■ WHAT THE EXERCISE ASKS: Copy out every one of the lines below word for word, leaving out the pictures.

(Spatial reasoning question data)
━━━━━━━━━━━━━━━━━━━━
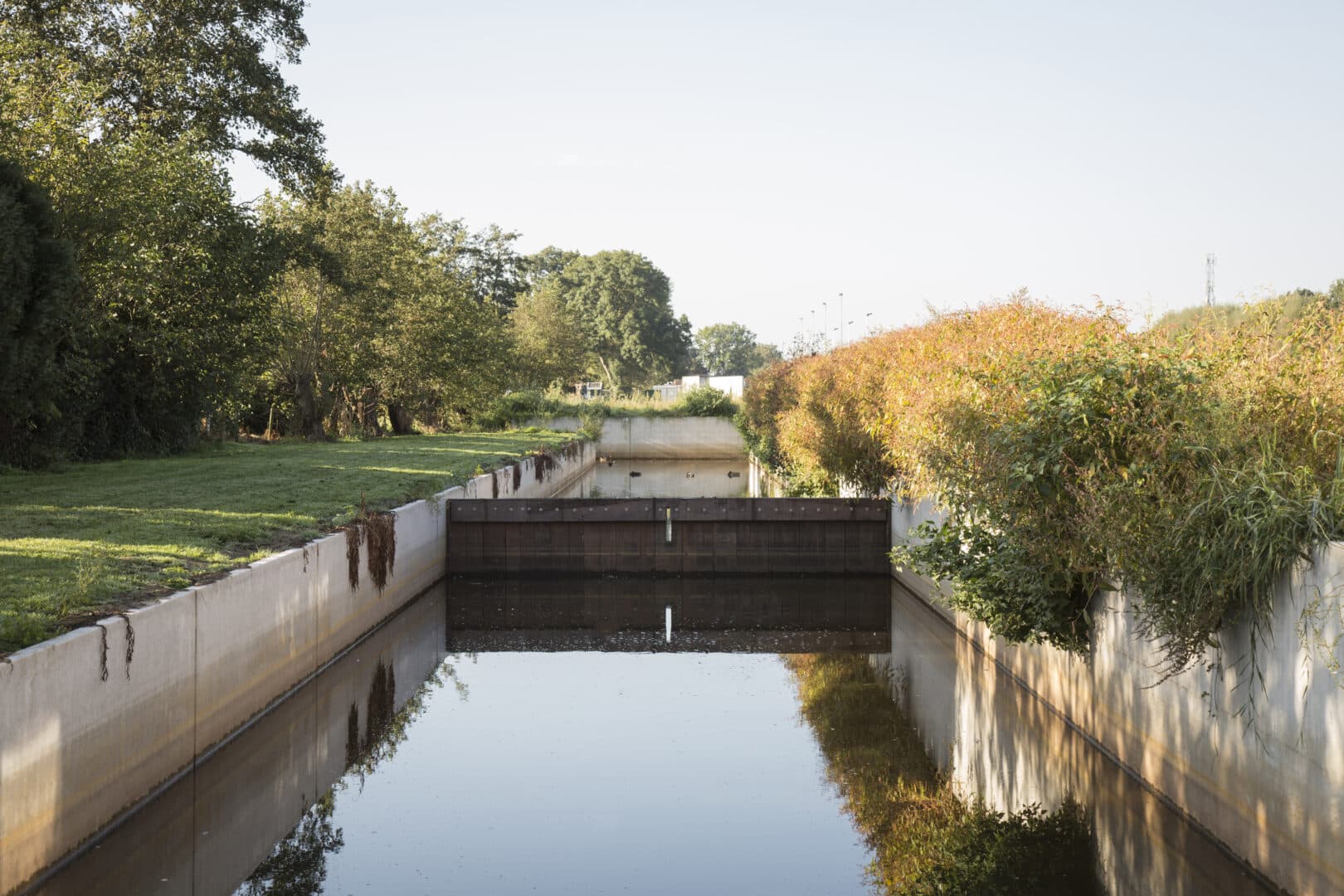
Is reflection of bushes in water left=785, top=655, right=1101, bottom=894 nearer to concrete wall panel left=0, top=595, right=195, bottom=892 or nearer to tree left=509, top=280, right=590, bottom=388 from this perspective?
concrete wall panel left=0, top=595, right=195, bottom=892

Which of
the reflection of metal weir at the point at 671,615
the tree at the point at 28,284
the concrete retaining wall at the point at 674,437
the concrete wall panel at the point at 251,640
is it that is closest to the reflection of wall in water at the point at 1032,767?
the reflection of metal weir at the point at 671,615

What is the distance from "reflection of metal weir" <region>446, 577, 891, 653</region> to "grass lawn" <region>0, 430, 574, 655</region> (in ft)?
6.57

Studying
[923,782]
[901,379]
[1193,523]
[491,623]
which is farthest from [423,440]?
[1193,523]

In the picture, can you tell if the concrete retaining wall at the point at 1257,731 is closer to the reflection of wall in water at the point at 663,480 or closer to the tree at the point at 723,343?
the reflection of wall in water at the point at 663,480

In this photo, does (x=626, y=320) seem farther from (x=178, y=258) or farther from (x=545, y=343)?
(x=178, y=258)

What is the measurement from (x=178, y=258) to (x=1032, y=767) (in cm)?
1590

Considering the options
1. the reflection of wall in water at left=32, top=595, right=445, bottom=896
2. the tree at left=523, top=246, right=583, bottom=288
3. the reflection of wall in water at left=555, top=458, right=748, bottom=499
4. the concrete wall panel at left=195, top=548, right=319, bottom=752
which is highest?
the tree at left=523, top=246, right=583, bottom=288

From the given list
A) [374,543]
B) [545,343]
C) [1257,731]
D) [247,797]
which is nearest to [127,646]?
[247,797]

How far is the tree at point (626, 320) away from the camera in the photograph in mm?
97250

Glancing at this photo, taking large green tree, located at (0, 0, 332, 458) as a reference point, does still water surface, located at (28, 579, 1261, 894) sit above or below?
below

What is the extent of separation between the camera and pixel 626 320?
9688cm

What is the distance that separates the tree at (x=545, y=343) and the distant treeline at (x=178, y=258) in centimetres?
2483

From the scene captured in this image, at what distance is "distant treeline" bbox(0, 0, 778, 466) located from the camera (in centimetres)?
1639

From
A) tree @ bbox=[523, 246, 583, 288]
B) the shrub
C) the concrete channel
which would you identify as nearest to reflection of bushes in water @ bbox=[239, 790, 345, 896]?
the concrete channel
━━━━━━━━━━━━━━━━━━━━
■ TASK RESULT:
Is reflection of bushes in water left=785, top=655, right=1101, bottom=894 nearer to concrete wall panel left=0, top=595, right=195, bottom=892 or nearer to tree left=509, top=280, right=590, bottom=388 from this perspective?
concrete wall panel left=0, top=595, right=195, bottom=892

Which of
the reflection of metal weir at the point at 671,615
the tree at the point at 28,284
the concrete retaining wall at the point at 674,437
the concrete wall panel at the point at 251,640
is it that is closest to the reflection of wall in water at the point at 1032,767?
the reflection of metal weir at the point at 671,615

What is the distance from "reflection of metal weir" <region>446, 577, 891, 653</region> to "grass lawn" <region>0, 430, 574, 655</region> (in ft)?
6.57

Studying
[923,782]
[901,379]
[1193,523]
[491,623]
which is farthest from [423,440]?
[1193,523]

In the picture, can you tell if the concrete retaining wall at the point at 1257,731 is closer to the reflection of wall in water at the point at 663,480 or closer to the tree at the point at 723,343?
the reflection of wall in water at the point at 663,480

In this photo, does (x=626, y=320) seem farther from (x=178, y=258) or farther from (x=545, y=343)?
(x=178, y=258)

What is the measurement from (x=178, y=258) to (x=1032, y=767) (in cm)?
1590

Considering the options
1. the reflection of wall in water at left=32, top=595, right=445, bottom=896
2. the tree at left=523, top=246, right=583, bottom=288
3. the reflection of wall in water at left=555, top=458, right=748, bottom=499
4. the concrete wall panel at left=195, top=548, right=319, bottom=752
which is highest?
the tree at left=523, top=246, right=583, bottom=288

From the given list
A) [374,543]
B) [545,343]
C) [1257,731]
D) [247,797]
which is nearest to [127,646]?
[247,797]

How far is the tree at point (626, 320) away from the camera in the photograph in mm?
97250

Glancing at this photo, taking large green tree, located at (0, 0, 332, 458) as a reference point, does still water surface, located at (28, 579, 1261, 894) sit above or below?
below

What is the extent of separation between the camera and pixel 626 320?
9688cm

What is the distance that separates the tree at (x=545, y=343) and the distant treeline at (x=178, y=258) in centimetres?
2483

From the scene captured in this image, at what distance is "distant treeline" bbox(0, 0, 778, 466) located from the camera (in centimetres)?
1639

From
A) tree @ bbox=[523, 246, 583, 288]
B) the shrub
C) the concrete channel
which would you identify as nearest to reflection of bushes in water @ bbox=[239, 790, 345, 896]?
the concrete channel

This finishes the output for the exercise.